P&N Bank, a division of Police & Nurses Limited and operating in Western Australia, have sent notice to its customers informing about the breach that occurred through its customer relationship management (CRM) platform.
The bank stated that certain personal information […] appears to have been accessed as a result of online criminal activity.
In December, the bank was carrying out a server upgrade and it was during this time the cyberattack took place. A company hired by P&N Bank to provide hosting was believed to be the entry point.
P&N Bank reports that names, addresses, email addresses, phone numbers, customer numbers, ages, account numbers, and account balances may have been compromised. Information that were included in their records of interactions with customers may have also leaked.
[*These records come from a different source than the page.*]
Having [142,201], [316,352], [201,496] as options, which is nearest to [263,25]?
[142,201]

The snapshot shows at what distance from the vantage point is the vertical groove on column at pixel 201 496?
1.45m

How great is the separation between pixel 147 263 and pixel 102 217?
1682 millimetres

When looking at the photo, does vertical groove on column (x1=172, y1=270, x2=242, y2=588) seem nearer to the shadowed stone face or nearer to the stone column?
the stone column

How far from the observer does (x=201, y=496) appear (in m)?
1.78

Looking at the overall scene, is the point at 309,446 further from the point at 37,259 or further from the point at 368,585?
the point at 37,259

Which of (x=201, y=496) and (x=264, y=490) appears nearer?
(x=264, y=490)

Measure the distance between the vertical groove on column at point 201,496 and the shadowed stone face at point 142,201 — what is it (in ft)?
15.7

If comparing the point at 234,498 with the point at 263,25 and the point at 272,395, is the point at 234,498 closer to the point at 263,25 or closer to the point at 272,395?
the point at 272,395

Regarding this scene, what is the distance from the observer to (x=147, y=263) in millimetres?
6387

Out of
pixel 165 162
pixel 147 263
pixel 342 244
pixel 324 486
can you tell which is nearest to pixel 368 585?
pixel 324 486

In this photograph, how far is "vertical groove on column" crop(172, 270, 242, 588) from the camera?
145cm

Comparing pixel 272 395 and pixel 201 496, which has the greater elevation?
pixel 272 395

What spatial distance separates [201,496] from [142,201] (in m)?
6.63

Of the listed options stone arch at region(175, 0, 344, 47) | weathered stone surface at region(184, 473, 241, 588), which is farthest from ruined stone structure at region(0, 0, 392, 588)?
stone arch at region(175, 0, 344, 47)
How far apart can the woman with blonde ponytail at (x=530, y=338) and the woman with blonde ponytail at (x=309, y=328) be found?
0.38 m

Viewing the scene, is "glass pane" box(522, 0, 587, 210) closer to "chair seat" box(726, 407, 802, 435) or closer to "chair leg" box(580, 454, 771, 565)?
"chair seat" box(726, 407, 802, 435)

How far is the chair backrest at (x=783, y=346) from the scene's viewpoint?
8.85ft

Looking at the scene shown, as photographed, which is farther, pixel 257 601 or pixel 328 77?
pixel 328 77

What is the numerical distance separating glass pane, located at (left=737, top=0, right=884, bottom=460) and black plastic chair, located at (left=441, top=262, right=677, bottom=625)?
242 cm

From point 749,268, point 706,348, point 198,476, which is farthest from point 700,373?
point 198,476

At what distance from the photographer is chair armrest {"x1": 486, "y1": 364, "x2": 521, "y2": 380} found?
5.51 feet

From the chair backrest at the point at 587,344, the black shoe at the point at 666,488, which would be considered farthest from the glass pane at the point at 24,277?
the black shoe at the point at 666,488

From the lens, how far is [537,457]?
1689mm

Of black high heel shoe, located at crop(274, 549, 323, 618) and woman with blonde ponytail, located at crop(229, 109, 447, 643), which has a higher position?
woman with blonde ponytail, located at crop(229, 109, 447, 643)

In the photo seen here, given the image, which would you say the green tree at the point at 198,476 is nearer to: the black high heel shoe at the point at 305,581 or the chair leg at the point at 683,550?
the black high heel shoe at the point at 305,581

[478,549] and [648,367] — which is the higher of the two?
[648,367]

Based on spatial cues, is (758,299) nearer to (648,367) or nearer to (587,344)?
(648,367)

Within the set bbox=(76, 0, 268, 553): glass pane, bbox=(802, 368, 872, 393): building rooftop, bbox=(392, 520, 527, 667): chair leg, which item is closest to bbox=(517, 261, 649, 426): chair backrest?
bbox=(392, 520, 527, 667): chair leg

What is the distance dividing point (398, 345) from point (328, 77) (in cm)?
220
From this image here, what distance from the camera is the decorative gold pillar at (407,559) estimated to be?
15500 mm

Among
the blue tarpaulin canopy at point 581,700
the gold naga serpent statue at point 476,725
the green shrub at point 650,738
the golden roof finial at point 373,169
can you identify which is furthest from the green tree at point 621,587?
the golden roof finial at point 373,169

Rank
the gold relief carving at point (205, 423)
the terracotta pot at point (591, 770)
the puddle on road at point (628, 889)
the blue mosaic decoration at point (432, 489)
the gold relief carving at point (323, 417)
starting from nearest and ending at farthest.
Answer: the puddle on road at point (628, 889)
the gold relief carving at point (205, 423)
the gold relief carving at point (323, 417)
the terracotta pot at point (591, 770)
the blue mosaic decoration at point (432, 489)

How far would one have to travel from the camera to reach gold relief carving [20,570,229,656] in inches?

However, passwords, Social Security numbers, Tax file numbers, driver’s license or passport details, credit card numbers, dates of birth and any other “sensitive” information such as medical data were not included in the breach.
The total number of affected customers is not known at the moment.
When the bank became aware of the attack, they immediately shut down the source of the vulnerability.
P&N Bank highlighted in the notice that at present there is no evidence of customer accounts or funds being compromised, and that they are looking into this information breach extremely seriously.
The bank is working with the West Australian Police Force (WAPOL) and other federal authorities.